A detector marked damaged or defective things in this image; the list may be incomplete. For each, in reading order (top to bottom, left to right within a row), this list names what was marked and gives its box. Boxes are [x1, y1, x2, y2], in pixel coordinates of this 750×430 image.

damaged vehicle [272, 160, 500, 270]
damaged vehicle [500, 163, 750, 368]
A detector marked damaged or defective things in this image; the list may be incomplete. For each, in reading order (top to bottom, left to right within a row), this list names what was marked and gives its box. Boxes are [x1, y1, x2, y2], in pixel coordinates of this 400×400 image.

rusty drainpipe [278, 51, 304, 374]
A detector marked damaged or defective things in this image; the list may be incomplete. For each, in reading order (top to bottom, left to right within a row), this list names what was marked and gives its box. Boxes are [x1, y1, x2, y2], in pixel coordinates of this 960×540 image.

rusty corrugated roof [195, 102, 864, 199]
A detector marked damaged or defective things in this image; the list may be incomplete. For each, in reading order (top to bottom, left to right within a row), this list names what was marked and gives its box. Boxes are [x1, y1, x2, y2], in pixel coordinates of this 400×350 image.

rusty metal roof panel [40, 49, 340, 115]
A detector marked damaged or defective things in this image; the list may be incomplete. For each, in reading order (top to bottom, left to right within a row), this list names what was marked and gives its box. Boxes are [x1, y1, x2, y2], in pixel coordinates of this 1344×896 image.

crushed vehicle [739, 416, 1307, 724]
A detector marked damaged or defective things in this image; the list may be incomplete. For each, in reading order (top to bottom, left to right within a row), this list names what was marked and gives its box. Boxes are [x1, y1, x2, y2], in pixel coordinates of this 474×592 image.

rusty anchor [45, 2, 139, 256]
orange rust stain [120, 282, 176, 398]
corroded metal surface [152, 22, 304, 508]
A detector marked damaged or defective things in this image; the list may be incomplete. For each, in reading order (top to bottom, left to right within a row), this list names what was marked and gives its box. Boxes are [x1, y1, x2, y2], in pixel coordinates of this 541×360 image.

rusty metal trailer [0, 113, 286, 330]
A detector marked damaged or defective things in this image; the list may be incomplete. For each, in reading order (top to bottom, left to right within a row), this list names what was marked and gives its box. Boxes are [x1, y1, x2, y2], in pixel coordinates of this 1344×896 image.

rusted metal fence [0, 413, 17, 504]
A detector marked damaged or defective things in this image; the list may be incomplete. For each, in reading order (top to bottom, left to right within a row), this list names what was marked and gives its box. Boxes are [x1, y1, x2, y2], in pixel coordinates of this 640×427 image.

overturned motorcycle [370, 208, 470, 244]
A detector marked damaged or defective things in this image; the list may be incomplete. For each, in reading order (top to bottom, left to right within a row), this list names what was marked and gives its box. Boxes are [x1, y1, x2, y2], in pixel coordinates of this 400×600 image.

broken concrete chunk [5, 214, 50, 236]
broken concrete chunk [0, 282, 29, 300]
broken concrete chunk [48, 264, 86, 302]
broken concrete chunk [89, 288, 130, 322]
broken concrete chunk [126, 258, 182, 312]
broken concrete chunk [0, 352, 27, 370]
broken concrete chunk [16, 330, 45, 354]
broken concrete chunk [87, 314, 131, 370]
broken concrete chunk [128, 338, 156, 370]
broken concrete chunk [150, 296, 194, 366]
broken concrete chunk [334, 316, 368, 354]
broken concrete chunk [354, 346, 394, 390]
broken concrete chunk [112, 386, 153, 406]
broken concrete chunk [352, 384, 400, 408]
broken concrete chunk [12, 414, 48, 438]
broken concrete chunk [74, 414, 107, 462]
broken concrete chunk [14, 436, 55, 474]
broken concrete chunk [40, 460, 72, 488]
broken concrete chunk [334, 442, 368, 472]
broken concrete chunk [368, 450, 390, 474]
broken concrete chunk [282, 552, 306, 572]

Task requirements:
Write out all of the material above again, word for word and line for line.

Written response:
A detector marked damaged or defective things in this image; the list may be incomplete. For each, in reading order (top to bottom, left to right within a row), this list names what was marked and gives its box. Boxes are [x1, y1, x2, y2], in pixel coordinates of this 750×430 image.

damaged vehicle [272, 160, 500, 270]
damaged vehicle [500, 163, 750, 368]
A detector marked damaged or defective things in this image; the list may be incomplete. For each, in reading order (top to bottom, left to right within a row), this list names what was marked and gives its box. Boxes are [x1, y1, x2, y2], in pixel coordinates of this 400×400 image.

rusty drainpipe [278, 51, 304, 374]
A detector marked damaged or defective things in this image; the list may be incomplete. For each, in reading order (top to bottom, left to right within a row), this list names what was marked and gives its box. Boxes are [x1, y1, x2, y2], in pixel coordinates of this 960×540 image.

rusty corrugated roof [195, 102, 864, 199]
A detector marked damaged or defective things in this image; the list may be incomplete. For each, in reading order (top to bottom, left to right within a row), this list names what was marked and gives its box. Boxes are [x1, y1, x2, y2], in pixel coordinates of this 400×350 image.

rusty metal roof panel [40, 49, 340, 115]
A detector marked damaged or defective things in this image; the list may be incomplete. For each, in reading order (top to bottom, left to right within a row), this list names what was marked and gives its box. Boxes are [x1, y1, x2, y2], in pixel coordinates of this 1344×896 image.

crushed vehicle [739, 416, 1307, 724]
A detector marked damaged or defective things in this image; the list may be incomplete. For each, in reading order (top to bottom, left to right within a row), this list names what was marked and gives its box. Boxes are [x1, y1, x2, y2], in pixel coordinates of this 474×592 image.

rusty anchor [45, 2, 139, 256]
orange rust stain [120, 282, 176, 398]
corroded metal surface [152, 22, 304, 508]
A detector marked damaged or defective things in this image; the list may be incomplete. For each, in reading order (top to bottom, left to right within a row), this list names what was marked and gives its box. Boxes are [x1, y1, x2, y2], in pixel coordinates of this 541×360 image.

rusty metal trailer [0, 113, 286, 330]
A detector marked damaged or defective things in this image; the list may be incomplete. For each, in reading order (top to bottom, left to right within a row), this list names what was marked and gives its box. Boxes are [x1, y1, x2, y2], in pixel coordinates of this 1344×896 image.

rusted metal fence [0, 413, 17, 504]
A detector marked damaged or defective things in this image; the list may be incomplete. For each, in reading order (top to bottom, left to right within a row), this list names what was marked and gives its box. Boxes are [x1, y1, x2, y2], in pixel coordinates of this 640×427 image.

overturned motorcycle [370, 208, 470, 244]
A detector marked damaged or defective things in this image; the list may be incomplete. For each, in reading order (top to bottom, left to right within a row), this list names what was marked and gives its box. Boxes are [x1, y1, x2, y2], in pixel coordinates of this 400×600 image.

broken concrete chunk [5, 214, 50, 236]
broken concrete chunk [0, 282, 29, 300]
broken concrete chunk [48, 264, 86, 302]
broken concrete chunk [89, 288, 130, 322]
broken concrete chunk [126, 258, 182, 312]
broken concrete chunk [0, 352, 27, 370]
broken concrete chunk [16, 330, 45, 354]
broken concrete chunk [87, 314, 131, 370]
broken concrete chunk [128, 338, 156, 370]
broken concrete chunk [150, 296, 194, 366]
broken concrete chunk [334, 316, 368, 354]
broken concrete chunk [354, 346, 394, 390]
broken concrete chunk [112, 386, 153, 406]
broken concrete chunk [352, 384, 400, 408]
broken concrete chunk [12, 414, 48, 438]
broken concrete chunk [74, 414, 107, 462]
broken concrete chunk [14, 436, 55, 474]
broken concrete chunk [40, 460, 72, 488]
broken concrete chunk [334, 442, 368, 472]
broken concrete chunk [368, 450, 390, 474]
broken concrete chunk [282, 552, 306, 572]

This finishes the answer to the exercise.